*** Records for processing ***
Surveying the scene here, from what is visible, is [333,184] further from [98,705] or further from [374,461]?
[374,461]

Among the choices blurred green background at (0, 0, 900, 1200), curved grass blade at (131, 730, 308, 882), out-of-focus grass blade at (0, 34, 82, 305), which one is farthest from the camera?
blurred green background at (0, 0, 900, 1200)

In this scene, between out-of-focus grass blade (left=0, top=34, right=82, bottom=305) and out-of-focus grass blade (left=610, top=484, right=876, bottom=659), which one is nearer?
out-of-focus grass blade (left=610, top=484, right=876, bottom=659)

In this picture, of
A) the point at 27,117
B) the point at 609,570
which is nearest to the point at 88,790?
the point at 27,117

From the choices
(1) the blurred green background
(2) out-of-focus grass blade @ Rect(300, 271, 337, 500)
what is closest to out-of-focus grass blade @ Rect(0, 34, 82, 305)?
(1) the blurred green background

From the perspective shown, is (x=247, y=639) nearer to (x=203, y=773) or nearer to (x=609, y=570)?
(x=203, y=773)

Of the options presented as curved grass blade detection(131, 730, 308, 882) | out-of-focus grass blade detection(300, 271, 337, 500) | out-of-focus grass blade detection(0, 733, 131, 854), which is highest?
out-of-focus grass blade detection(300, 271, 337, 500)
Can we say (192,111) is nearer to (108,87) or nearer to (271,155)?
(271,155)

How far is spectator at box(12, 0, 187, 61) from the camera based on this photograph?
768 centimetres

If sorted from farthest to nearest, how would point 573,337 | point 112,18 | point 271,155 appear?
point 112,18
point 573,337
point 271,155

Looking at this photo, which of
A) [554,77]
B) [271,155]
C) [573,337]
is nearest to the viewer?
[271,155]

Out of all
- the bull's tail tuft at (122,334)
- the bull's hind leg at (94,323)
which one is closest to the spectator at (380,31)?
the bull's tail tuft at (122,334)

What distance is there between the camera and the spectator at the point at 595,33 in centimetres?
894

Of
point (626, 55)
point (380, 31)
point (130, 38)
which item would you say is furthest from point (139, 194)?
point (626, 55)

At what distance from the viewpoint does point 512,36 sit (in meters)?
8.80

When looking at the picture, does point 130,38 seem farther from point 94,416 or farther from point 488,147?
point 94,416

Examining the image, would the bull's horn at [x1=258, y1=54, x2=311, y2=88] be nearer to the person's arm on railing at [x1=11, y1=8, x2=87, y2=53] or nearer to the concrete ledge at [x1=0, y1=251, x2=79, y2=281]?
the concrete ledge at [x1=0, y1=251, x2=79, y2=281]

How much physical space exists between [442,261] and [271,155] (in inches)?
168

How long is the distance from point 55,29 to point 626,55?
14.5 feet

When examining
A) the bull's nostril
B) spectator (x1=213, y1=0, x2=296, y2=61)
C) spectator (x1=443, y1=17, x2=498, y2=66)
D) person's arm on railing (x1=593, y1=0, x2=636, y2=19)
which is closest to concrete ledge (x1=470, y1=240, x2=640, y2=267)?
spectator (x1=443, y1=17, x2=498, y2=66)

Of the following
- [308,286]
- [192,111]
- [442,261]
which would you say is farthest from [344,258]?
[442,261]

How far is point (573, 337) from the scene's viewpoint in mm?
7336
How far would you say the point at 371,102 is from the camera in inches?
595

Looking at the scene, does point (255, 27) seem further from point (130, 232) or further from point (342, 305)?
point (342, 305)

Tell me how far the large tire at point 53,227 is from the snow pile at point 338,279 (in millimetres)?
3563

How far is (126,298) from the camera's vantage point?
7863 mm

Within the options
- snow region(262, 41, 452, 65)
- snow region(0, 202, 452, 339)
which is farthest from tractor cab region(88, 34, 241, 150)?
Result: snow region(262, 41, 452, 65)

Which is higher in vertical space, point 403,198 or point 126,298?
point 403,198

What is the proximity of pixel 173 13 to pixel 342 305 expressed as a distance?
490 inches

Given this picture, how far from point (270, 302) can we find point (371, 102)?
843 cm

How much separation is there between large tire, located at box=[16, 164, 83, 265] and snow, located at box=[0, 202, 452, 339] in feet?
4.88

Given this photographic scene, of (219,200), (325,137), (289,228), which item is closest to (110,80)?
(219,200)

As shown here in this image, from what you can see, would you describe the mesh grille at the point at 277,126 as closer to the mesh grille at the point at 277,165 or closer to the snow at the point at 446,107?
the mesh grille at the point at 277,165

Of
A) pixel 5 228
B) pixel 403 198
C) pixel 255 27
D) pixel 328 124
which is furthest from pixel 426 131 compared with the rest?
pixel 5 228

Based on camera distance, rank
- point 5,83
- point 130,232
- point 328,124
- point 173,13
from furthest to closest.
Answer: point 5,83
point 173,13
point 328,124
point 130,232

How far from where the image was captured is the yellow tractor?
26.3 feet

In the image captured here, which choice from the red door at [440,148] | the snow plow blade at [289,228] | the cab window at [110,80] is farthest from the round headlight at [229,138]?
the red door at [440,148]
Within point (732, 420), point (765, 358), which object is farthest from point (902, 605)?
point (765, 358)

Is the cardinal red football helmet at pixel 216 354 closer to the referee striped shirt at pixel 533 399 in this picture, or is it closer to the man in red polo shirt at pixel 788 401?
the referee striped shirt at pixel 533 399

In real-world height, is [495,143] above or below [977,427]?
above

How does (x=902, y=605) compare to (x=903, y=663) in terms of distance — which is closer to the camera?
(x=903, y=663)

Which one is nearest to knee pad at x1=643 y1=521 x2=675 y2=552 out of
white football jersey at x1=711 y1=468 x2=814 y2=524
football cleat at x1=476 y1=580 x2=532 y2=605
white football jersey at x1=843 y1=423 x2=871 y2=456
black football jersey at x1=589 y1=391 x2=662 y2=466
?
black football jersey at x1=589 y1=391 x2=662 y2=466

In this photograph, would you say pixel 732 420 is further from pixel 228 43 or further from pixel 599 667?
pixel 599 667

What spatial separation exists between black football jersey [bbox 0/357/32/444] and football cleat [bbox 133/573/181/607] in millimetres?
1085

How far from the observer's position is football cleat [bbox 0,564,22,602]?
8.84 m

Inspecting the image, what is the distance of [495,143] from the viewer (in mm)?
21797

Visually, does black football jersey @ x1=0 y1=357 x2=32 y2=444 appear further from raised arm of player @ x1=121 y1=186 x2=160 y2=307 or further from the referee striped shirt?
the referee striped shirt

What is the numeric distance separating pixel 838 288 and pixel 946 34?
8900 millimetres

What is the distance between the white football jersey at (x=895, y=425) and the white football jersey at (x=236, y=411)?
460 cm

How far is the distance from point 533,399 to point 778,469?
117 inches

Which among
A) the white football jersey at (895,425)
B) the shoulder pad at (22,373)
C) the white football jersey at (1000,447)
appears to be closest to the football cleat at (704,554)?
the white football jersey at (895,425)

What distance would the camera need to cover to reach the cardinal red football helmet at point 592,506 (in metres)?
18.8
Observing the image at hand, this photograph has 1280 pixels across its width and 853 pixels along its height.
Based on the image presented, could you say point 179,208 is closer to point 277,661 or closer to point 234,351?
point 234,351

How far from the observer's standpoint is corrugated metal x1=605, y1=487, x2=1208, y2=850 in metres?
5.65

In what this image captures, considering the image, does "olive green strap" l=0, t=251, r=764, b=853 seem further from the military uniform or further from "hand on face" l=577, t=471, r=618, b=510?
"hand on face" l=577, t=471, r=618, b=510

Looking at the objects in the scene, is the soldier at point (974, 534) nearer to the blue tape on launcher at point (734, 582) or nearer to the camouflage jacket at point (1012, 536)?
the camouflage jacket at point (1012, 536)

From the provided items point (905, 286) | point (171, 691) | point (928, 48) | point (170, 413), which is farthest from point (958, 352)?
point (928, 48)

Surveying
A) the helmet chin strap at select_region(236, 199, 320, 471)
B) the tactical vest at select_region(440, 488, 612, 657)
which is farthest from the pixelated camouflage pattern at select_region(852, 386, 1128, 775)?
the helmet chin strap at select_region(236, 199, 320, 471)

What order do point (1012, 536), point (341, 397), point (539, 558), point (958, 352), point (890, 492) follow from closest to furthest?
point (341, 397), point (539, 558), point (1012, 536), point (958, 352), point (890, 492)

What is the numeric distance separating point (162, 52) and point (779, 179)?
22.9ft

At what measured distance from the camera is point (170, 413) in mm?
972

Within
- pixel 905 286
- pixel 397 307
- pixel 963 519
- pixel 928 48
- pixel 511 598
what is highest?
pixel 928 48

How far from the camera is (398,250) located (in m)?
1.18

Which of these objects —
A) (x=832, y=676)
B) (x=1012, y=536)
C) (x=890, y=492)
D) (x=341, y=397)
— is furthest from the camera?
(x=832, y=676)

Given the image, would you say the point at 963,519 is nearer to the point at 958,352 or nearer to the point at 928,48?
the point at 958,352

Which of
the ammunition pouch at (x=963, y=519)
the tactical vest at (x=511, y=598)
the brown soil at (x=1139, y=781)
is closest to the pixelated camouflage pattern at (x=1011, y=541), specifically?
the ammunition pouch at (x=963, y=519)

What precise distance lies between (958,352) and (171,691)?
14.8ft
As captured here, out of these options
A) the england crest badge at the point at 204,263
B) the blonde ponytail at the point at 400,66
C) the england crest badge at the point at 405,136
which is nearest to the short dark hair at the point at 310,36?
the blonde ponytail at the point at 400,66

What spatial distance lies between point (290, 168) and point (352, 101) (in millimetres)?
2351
***
The task:
Return precisely the lines of the records, starting with the line that holds "How far from the camera" and ending with the last one.

Answer for this exercise:
How far from the camera is (398,250) located (in m)?
1.18

Which of these objects —
A) (x=832, y=676)
B) (x=1012, y=536)
C) (x=890, y=492)
D) (x=341, y=397)
— is furthest from the camera?
(x=832, y=676)

Given the image, would you say the point at 963,519 is nearer to the point at 958,352 or nearer to the point at 928,48?
the point at 958,352

Which of
the ammunition pouch at (x=963, y=519)
the tactical vest at (x=511, y=598)
the brown soil at (x=1139, y=781)
is closest to the pixelated camouflage pattern at (x=1011, y=541), specifically?
the ammunition pouch at (x=963, y=519)

What precise distance lies between (958,352) and (171,691)?
14.8ft
As captured here, out of these options
A) the england crest badge at the point at 204,263
B) the blonde ponytail at the point at 400,66
C) the england crest badge at the point at 405,136
which is nearest to the short dark hair at the point at 310,36?
the blonde ponytail at the point at 400,66

What spatial distance lies between point (290, 168) and point (352, 101) (in millimetres)?
2351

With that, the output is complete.